No Brasil, as primeiras iniciativas de atendimento à crianças abandonadas seguiram a tradição portuguesa, instalando a “Rodas dos Expostos” nas Santas Casas de Misericórdia, isso já no início do Império.
Só com a Revolução Francesa a Adoção foi consagrada com ato jurídico no Código de Napoleão de 1807, este estabelecia um rigoroso trâmites processual, com participação efetiva das partes envolvidas.
No Brasil ao se fazer uma retrospectiva histórica da legislação verifica-se uma tentativa de liberalizar a adoção, diminuindo-se as exigências legais.
O Código de 1916 previu originariamente que só aqueles que não tinham filhos biológicos poderiam adotar, além do mais o, o Código estabelecia uma séria de restrições como: idade mínima do adotante, diferença de idade entre adotante e adotado e limitação de parentesco à pessoa do adotante e adotado (BRASIL. 2010)
A Lei 3133/57 alterou alguns artigos do Código Civil para prever principalmente que quando o adotante tivesse filhos legítimos, legitimados ou reconhecidos, a relação de adoção não envolveria a de sucessão hereditária. O casal não precisava mais comprovar que não tinha filhos biológicos.
Com a Lei 4655/55 foi criada a modalidade de Adoção denominada “Legitimação Adotiva”, que, por sua vez, dependia de decisão judicial e fazia cessar o vínculo de parentesco entre o menor e a família biológica.
A Lei 6697/79, conhecida como Código de Menores previu a adoção plena, pela qual o vínculo de parentesco foi estendido à família do adotante fazendo assim com que o nome dos ascendentes passasse a constar no registro de nascimento do adotado independentemente do consentimento dos avós. No entanto, apesar da evolução essa lei também diferenciava o filho biológico do filho adotivo.

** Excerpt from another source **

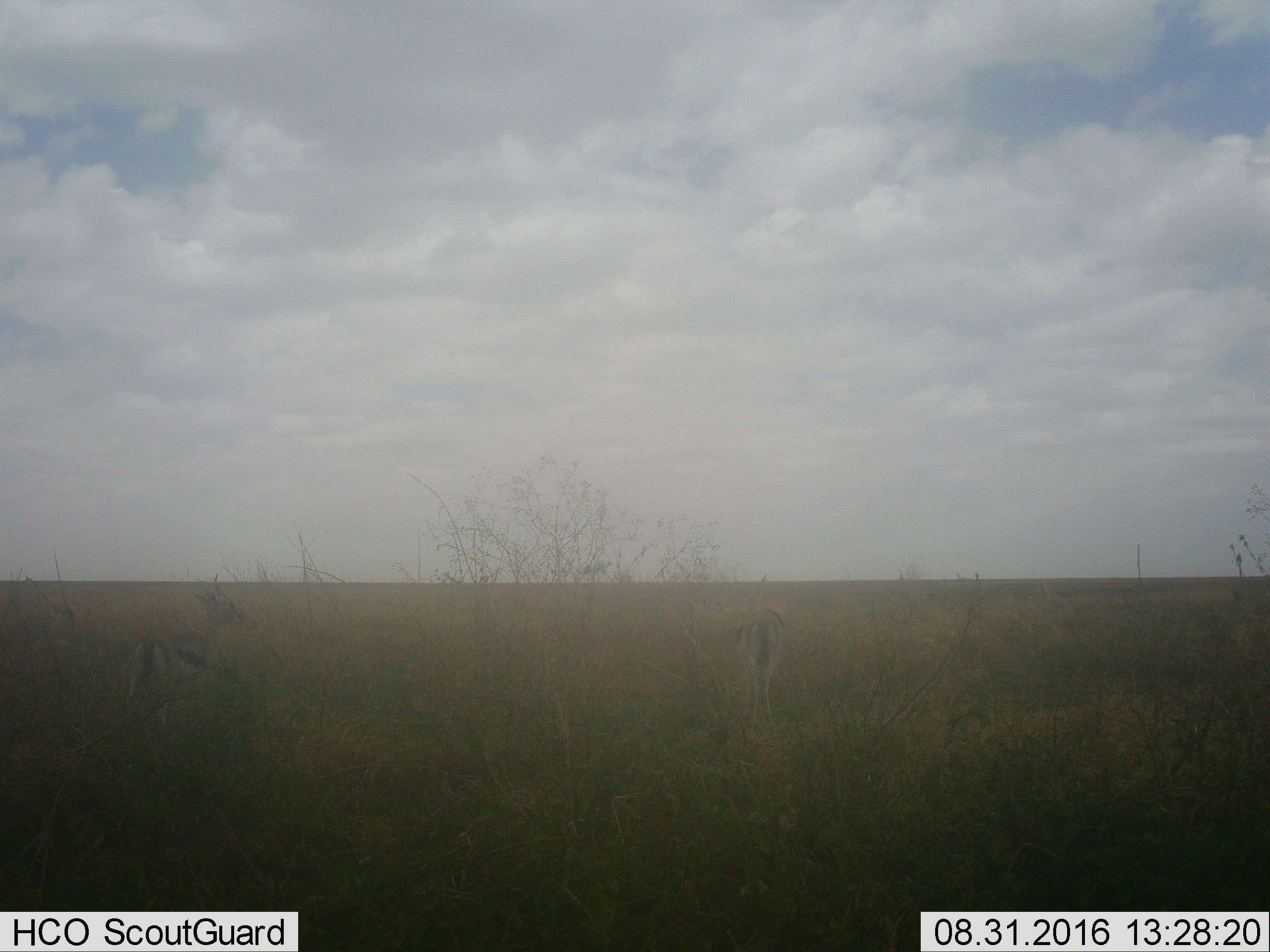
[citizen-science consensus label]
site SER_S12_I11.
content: unidentified animal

Atualmente todo o capítulo do Código Civil que cuidava da adoção foi revogado pela Lei 12010/2009, restando apenas dois artigos: 1618 e1619. A Constituição de 1988 deu uma nova roupagem ao Direito de Família e, consequentemente, para o instituto da Adoção, sendo positivado o Princípio da Isonomia. Nesta linha, o Novo Código Civil (Art. 1596) e o Estatuto da Criança e do Adolescente (Art. 20 e 41) proibiram qualquer forma de descriminação entre filho biológico e adotivos.

É senso comum que crianças e adolescente são seres em formação, necessitando de auxilio para desenvolver os aspectos intelectual, moral social e afetivo, assim como não tem condições de proteger sua própria vida, integridade física e a saúde, além do mais não tem os meios próprios para suprir as suas necessidades básicas. Assim, em virtude da fragilidade deste grupo sociedade ao longo da História da humanidade vem desenvolvendo mecanismo de proteção para este grupo tão vulnerável (GONÇALVES, 2006).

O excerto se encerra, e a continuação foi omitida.